Description
You will design, develop, and maintain scalable ETL/ELT pipelines.
Responsibilities
- Design, develop, and maintain scalable ETL/ELT pipelines using Scala and Apache Spark/Flink (Batch & Streaming).
- Optimize Spark jobs and SQL queries for performance, efficiency, and cost.
- Implement and manage Lakehouse architectures using Apache Iceberg, Hudi, or Delta Lake.
- Apply Medallion Architecture (Bronze/Silver/Gold) for analytics and ML readiness.

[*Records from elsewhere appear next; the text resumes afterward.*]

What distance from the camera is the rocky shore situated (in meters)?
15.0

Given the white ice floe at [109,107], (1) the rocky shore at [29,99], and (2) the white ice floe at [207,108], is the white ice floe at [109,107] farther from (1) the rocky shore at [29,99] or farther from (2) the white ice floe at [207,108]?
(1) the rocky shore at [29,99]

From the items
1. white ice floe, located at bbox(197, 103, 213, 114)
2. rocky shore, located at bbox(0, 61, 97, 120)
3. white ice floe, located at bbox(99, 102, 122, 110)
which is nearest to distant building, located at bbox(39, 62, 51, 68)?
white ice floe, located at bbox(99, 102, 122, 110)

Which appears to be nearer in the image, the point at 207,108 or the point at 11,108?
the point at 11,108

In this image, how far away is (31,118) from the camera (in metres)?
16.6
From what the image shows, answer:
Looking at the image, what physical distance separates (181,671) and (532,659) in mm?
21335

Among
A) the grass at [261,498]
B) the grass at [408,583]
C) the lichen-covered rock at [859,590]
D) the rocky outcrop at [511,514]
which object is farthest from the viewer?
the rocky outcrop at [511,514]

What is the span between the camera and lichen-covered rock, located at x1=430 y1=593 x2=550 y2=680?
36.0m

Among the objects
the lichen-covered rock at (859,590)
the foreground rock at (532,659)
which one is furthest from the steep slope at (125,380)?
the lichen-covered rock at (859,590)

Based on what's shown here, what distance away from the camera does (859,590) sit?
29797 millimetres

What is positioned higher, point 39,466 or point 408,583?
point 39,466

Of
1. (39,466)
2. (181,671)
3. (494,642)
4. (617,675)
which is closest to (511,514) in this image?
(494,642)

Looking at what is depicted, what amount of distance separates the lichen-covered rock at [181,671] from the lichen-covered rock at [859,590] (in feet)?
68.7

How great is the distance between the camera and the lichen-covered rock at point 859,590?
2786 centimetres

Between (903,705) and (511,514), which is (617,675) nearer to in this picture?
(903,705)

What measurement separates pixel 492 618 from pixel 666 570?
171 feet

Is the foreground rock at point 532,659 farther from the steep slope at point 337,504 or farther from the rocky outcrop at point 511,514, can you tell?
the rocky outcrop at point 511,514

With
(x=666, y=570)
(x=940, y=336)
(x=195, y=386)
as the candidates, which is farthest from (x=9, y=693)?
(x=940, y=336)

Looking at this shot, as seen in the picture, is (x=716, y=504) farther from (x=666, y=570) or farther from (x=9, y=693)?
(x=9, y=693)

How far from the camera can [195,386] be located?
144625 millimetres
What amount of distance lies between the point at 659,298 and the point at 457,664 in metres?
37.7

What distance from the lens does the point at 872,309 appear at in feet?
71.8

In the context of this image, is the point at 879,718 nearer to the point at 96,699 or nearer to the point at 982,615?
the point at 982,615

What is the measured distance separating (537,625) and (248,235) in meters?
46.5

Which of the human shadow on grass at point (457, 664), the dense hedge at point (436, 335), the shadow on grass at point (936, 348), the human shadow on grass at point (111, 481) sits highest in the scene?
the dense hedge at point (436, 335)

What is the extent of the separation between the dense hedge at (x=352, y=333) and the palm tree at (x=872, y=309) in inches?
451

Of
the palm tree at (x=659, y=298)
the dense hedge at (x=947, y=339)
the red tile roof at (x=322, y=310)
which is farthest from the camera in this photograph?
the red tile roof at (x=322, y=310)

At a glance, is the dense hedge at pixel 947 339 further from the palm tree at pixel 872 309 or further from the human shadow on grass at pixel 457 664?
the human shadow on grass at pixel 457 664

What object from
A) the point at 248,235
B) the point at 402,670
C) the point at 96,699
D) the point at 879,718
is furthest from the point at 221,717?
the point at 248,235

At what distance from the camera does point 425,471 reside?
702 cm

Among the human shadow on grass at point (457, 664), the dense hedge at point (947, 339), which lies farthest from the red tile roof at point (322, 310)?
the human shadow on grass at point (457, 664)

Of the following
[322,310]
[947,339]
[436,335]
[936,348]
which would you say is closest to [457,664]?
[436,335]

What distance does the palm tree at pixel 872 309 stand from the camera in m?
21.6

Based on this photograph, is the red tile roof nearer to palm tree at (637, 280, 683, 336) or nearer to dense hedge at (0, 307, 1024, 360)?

- Enable data observability for freshness, lineage, and reliability.
Required Skills
- Strong proficiency in Scala and Apache Spark (Batch & Streaming).
- Solid understanding of SQL and distributed computing concepts.
- Experience with GCP (Dataproc, GCS, BigQuery) or equivalent cloud platforms (AWS/Azure).
- Hands-on experience with Docker and Kubernetes.
- Experience with Lakehouse table formats (Iceberg, Hudi, Delta).
- Familiarity with CI/CD practices.
- Experience as a Data Engineer or Big Data Engineer (1–5 years).
- Bachelor's degree required.
Preferred Skills
- Experience building data pipelines for ML / feature engineering.
- Exposure to workflow orchestration tools (Airflow, Azkaban).